Aku penasaran dengan semangat empat puluh limanya. Kira-kira apa yang diketahui oleh seorang anak kecil kelas satu SD tentang bulan puasa?
“Wah, semangat sekali! Coba kamu sebutkan hal yang kamu suka ketika bulan puasa tiba!”
Dengan wajah polos dia menjawab, ”Kalau berbuka pasti ada es buah, aku minta makanan kesukaan pasti dituruti mama. Ada lagi, yaitu dapat ang pau saat Lebaran.”
Akupun tersenyum. Semua pasti senang dengan ang pau Lebaran.
Melintas dalam pikiranku. Sebenarnya sejak kapan ada kebiasaan memberi ang pau saat Lebaran?

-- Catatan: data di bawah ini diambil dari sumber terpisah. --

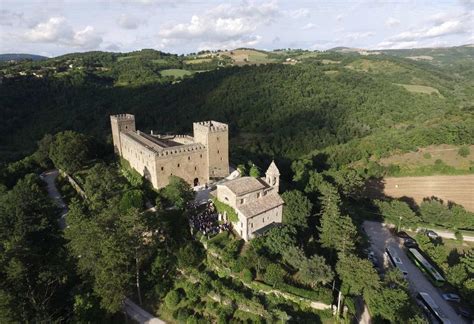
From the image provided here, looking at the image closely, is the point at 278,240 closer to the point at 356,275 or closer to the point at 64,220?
the point at 356,275

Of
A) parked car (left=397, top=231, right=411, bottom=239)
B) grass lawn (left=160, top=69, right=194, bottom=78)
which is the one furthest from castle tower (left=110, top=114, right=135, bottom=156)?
grass lawn (left=160, top=69, right=194, bottom=78)

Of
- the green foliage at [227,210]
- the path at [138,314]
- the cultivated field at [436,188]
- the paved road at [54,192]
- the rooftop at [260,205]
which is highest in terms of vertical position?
the rooftop at [260,205]

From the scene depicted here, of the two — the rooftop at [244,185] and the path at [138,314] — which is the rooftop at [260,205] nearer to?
the rooftop at [244,185]

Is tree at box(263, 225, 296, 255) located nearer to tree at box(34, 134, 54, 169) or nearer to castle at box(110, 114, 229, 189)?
castle at box(110, 114, 229, 189)

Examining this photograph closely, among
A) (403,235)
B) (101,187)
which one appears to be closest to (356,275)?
(403,235)

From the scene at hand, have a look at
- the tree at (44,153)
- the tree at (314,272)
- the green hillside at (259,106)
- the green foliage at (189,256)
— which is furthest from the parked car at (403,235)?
the tree at (44,153)

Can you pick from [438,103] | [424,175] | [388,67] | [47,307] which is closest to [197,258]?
[47,307]
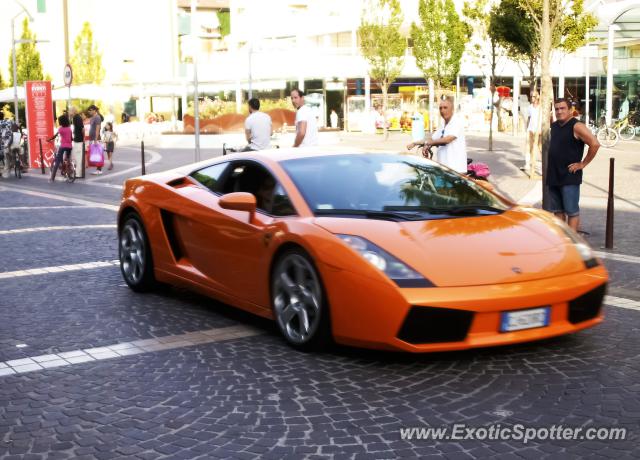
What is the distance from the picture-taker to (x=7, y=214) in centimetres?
1517

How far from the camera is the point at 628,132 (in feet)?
113

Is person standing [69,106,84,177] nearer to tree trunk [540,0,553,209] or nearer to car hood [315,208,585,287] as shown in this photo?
tree trunk [540,0,553,209]

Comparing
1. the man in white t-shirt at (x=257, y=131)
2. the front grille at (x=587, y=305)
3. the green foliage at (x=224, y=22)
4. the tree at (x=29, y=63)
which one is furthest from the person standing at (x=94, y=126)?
the green foliage at (x=224, y=22)

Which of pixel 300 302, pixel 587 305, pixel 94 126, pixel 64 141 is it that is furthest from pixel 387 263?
pixel 94 126

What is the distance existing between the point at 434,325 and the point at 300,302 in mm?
995

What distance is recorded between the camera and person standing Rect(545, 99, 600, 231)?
997cm

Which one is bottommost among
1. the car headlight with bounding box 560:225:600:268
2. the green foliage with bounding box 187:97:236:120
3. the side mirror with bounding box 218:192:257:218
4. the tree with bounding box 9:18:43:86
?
the car headlight with bounding box 560:225:600:268

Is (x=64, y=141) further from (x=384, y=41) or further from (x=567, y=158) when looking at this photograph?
(x=384, y=41)

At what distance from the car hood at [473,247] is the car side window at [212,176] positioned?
1.46 metres

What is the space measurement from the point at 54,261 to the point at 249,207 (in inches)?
168

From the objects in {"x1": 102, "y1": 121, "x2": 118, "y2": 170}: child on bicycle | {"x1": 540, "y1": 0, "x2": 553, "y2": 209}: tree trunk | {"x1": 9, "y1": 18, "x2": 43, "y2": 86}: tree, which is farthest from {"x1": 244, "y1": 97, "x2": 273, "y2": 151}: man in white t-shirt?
{"x1": 9, "y1": 18, "x2": 43, "y2": 86}: tree

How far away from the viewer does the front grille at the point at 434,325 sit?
5141 millimetres

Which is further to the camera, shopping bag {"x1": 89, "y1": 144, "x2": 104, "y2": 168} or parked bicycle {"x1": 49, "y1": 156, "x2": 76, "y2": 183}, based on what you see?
shopping bag {"x1": 89, "y1": 144, "x2": 104, "y2": 168}

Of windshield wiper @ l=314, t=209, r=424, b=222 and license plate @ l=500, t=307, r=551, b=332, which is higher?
windshield wiper @ l=314, t=209, r=424, b=222
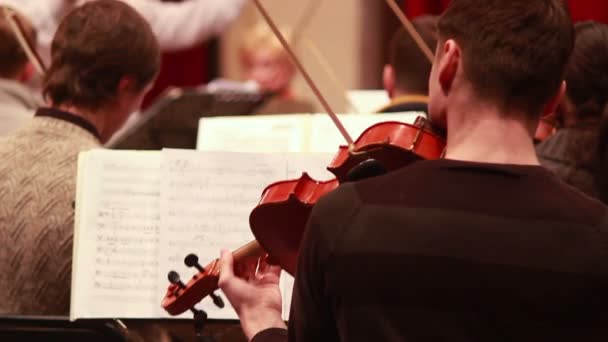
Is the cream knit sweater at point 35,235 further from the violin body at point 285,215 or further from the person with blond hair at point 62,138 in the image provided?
the violin body at point 285,215

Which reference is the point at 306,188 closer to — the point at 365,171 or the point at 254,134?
the point at 365,171

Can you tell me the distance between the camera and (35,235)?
2424mm

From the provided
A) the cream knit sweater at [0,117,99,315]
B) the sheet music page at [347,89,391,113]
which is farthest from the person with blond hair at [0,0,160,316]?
the sheet music page at [347,89,391,113]

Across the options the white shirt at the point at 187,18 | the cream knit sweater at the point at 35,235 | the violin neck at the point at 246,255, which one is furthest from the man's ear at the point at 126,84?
the white shirt at the point at 187,18

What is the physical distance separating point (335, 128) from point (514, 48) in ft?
4.54

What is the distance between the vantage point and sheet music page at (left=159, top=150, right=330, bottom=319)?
90.1 inches

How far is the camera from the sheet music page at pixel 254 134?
2914 mm

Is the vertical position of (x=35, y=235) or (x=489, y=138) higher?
(x=489, y=138)

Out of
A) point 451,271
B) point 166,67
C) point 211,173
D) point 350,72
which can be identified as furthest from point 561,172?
point 166,67

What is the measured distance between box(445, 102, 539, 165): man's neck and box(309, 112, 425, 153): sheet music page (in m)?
1.10

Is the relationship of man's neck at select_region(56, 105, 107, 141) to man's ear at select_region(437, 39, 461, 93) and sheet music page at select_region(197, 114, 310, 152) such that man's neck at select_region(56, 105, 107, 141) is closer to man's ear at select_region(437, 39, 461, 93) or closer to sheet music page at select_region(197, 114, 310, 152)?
sheet music page at select_region(197, 114, 310, 152)

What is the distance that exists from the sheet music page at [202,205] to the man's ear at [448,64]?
84 cm

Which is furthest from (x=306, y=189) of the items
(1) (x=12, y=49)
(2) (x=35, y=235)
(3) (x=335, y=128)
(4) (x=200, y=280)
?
(1) (x=12, y=49)

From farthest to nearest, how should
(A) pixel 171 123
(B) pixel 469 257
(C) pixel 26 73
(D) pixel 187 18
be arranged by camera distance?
(D) pixel 187 18 → (C) pixel 26 73 → (A) pixel 171 123 → (B) pixel 469 257
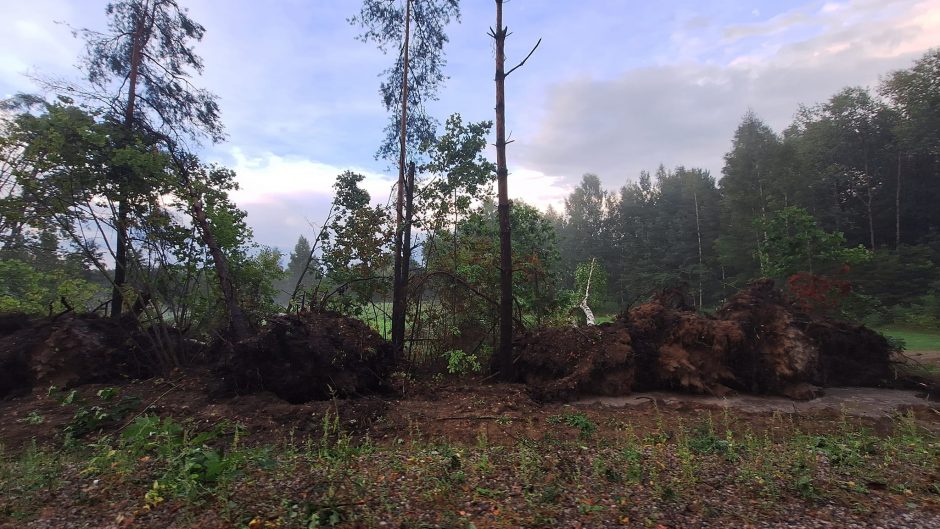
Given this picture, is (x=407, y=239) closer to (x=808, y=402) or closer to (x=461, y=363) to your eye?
(x=461, y=363)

Menurut seorang budayawan, berbagi ang pau pada hari Lebaran bukan budaya asli Islam, melainkan budaya asli China yang telah berbaur dengan budaya kita. Namun jangan salah, bangsa Arab juga mengenal berbagi ang pau pada hari raya. Tradisi ini disebut eidiyah, yaitu tradisi berbagi hadiah setelah salat Idul Fitri atau Idul Adha.
Tradisi eidiyah berkembang pada abad pertengahan, saat kekhalifahan Fatimiyah. Kala itu, pada hari pertama Idul Fitri. Khalifah Fatimiyah membagi-bagikan permen, uang, dan pakaian kepada anak-anak dan orang tua. Kebiasaan ini terus berlangsung hingga akhir kepemimpinan Ottoman, bentuknya tidak lagi berupa permen dan pakaian, melainkan uang tunai dengan pecahan kecil-kecil. Pada perkembangan selanjutnya, eidiyah tidak saja berupa uang tunai tetapi ada juga orang tua yang memberikannya dalam bentuk pakaian dan barang mewah lainnya.
Terlepas dari sejarah ang pau, berbagi hadiah dan saling memberi dalam bentuk apa pun telah ada sejak dalam zaman Rasulullah. Menurut Rasulullah saw. saling memberi akan mendatangkan kebahagiaan kepada setiap orang.